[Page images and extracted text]
=== Section Start ===
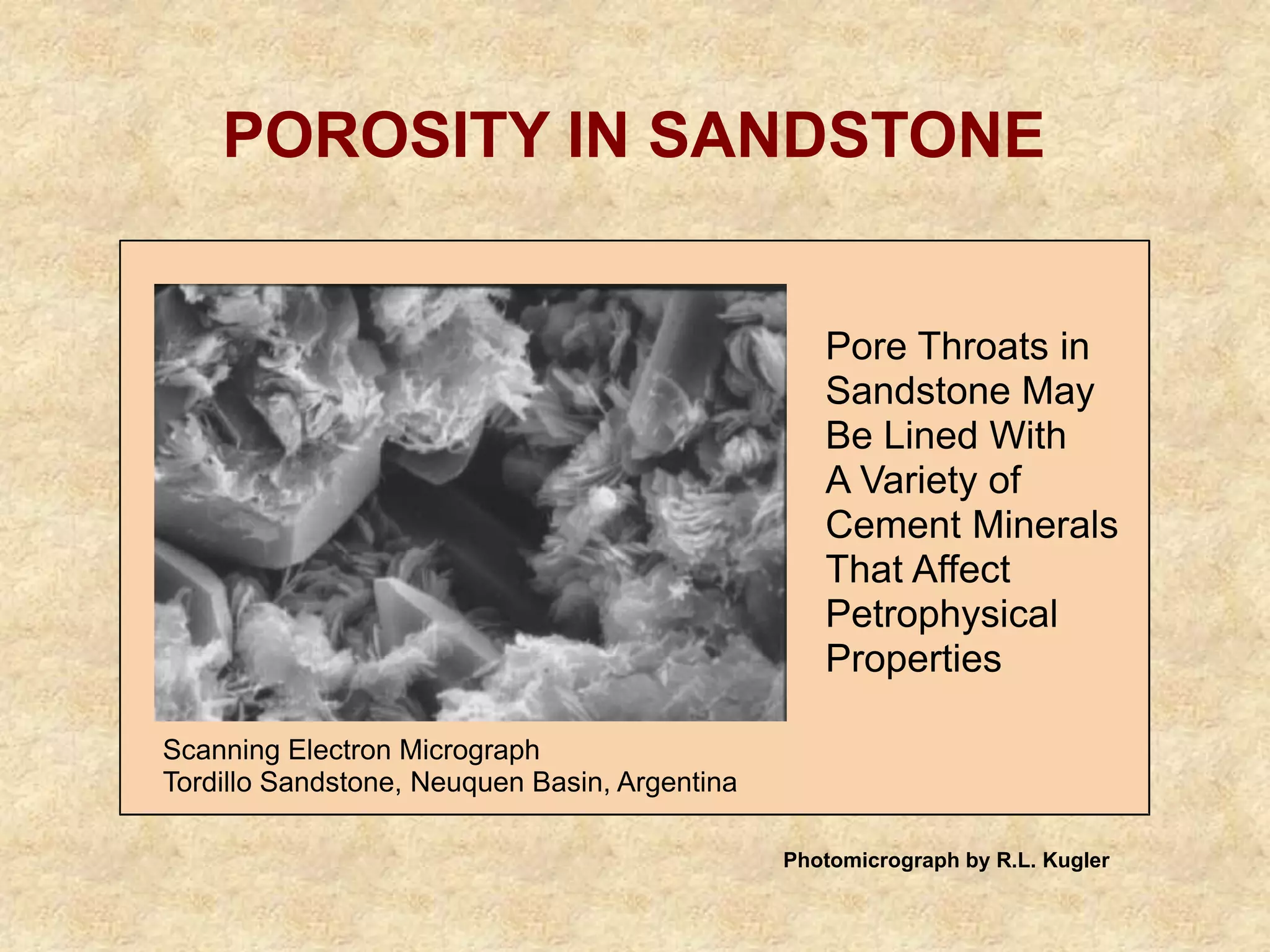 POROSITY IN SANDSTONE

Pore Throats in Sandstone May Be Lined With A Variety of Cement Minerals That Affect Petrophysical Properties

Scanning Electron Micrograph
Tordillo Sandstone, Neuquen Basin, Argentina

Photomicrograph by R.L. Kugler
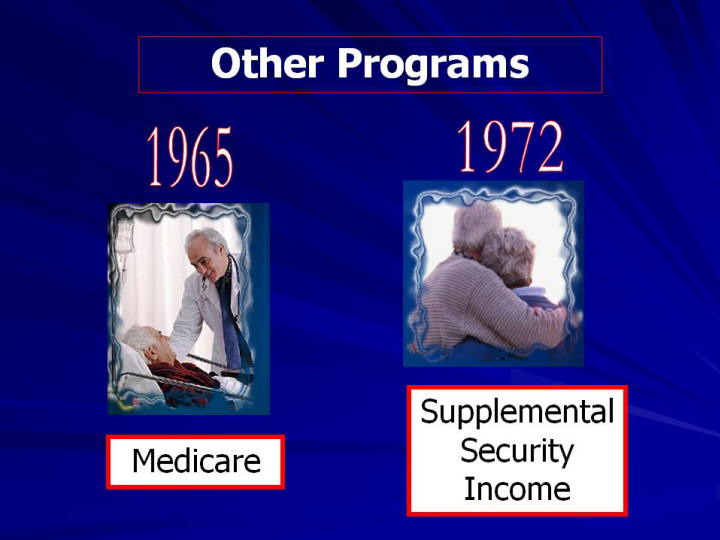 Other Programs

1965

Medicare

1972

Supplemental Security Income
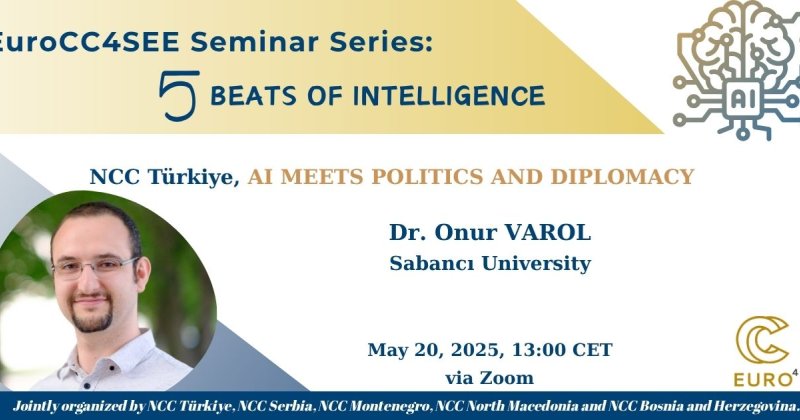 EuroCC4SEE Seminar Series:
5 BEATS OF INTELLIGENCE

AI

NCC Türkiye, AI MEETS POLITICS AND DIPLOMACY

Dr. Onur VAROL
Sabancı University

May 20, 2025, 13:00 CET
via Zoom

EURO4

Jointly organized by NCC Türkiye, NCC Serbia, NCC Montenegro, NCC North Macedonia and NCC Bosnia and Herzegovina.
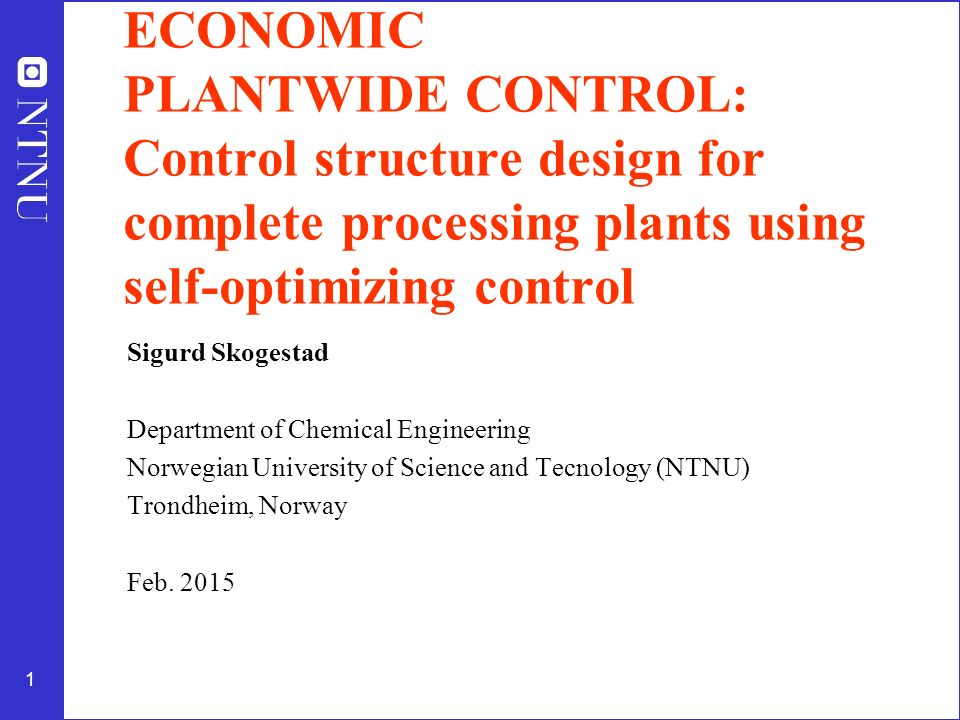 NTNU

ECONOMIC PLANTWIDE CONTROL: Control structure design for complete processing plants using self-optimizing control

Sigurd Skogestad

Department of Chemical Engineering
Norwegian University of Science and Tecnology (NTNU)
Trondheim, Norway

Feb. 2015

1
=== Section End ===
**REQUIREMENT:** Write out every line above exactly as it is, leaving out the pictures.

**FINAL ANSWER:**
 POROSITY IN SANDSTONE

Pore Throats in Sandstone May Be Lined With A Variety of Cement Minerals That Affect Petrophysical Properties

Scanning Electron Micrograph
Tordillo Sandstone, Neuquen Basin, Argentina

Photomicrograph by R.L. Kugler
 Other Programs

1965

Medicare

1972

Supplemental Security Income
 EuroCC4SEE Seminar Series:
5 BEATS OF INTELLIGENCE

AI

NCC Türkiye, AI MEETS POLITICS AND DIPLOMACY

Dr. Onur VAROL
Sabancı University

May 20, 2025, 13:00 CET
via Zoom

EURO4

Jointly organized by NCC Türkiye, NCC Serbia, NCC Montenegro, NCC North Macedonia and NCC Bosnia and Herzegovina.
 NTNU

ECONOMIC PLANTWIDE CONTROL: Control structure design for complete processing plants using self-optimizing control

Sigurd Skogestad

Department of Chemical Engineering
Norwegian University of Science and Tecnology (NTNU)
Trondheim, Norway

Feb. 2015

1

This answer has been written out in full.